Scan the listing for the word "zebraburchells", and copy out each line where it is found.

— INFORMATION SUPPLIED —
—————

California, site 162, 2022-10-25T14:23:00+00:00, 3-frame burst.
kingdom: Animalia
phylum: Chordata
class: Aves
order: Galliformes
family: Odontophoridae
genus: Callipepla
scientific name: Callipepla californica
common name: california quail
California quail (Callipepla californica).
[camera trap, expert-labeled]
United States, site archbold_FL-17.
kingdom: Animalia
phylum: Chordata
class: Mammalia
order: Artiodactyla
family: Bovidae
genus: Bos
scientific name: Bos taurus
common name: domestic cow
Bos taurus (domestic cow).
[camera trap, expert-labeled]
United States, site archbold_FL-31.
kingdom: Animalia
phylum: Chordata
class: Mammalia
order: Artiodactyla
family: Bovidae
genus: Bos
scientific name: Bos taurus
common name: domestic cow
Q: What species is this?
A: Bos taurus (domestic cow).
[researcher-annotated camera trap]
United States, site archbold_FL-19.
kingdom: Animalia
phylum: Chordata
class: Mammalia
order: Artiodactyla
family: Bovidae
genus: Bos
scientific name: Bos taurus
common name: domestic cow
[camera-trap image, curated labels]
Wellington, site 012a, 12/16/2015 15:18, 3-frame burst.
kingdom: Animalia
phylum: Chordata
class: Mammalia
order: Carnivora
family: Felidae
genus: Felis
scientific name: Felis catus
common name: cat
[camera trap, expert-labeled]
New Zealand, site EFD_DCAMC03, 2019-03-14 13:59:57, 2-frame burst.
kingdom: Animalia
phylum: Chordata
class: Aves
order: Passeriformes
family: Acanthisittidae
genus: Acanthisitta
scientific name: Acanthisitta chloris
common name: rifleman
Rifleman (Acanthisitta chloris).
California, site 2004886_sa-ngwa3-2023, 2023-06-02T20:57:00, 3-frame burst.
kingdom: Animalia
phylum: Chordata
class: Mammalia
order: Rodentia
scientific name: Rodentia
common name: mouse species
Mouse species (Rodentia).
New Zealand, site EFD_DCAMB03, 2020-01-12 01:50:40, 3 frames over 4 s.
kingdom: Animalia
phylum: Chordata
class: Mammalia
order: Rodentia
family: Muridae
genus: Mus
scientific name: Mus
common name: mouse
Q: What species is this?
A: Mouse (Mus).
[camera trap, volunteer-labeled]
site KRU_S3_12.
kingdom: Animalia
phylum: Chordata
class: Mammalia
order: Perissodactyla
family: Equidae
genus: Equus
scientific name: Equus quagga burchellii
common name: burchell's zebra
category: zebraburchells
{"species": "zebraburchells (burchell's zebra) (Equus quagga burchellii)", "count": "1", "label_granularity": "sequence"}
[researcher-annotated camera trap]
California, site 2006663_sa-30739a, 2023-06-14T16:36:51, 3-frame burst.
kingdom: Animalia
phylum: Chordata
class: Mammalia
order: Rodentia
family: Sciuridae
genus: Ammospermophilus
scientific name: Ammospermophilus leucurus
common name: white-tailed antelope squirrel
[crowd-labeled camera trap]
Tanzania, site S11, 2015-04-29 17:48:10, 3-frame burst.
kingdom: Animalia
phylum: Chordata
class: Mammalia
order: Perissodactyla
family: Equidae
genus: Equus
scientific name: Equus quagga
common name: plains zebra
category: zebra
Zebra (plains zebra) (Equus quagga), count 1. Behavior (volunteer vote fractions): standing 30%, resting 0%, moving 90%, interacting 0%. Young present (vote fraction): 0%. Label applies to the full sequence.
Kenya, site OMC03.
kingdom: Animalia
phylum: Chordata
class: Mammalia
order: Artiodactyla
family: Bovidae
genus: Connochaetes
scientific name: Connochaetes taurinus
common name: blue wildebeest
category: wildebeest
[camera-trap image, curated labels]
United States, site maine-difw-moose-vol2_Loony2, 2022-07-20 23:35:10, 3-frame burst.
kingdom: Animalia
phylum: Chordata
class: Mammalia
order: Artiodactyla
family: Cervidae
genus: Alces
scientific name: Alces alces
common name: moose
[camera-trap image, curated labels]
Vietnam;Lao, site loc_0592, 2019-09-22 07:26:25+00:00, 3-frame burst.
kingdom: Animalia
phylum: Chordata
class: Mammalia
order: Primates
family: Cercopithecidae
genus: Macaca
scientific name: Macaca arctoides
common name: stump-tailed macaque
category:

—————

— WORKED SOLUTION —
category: zebraburchells
{"species": "zebraburchells (burchell's zebra) (Equus quagga burchellii)", "count": "1", "label_granularity": "sequence"}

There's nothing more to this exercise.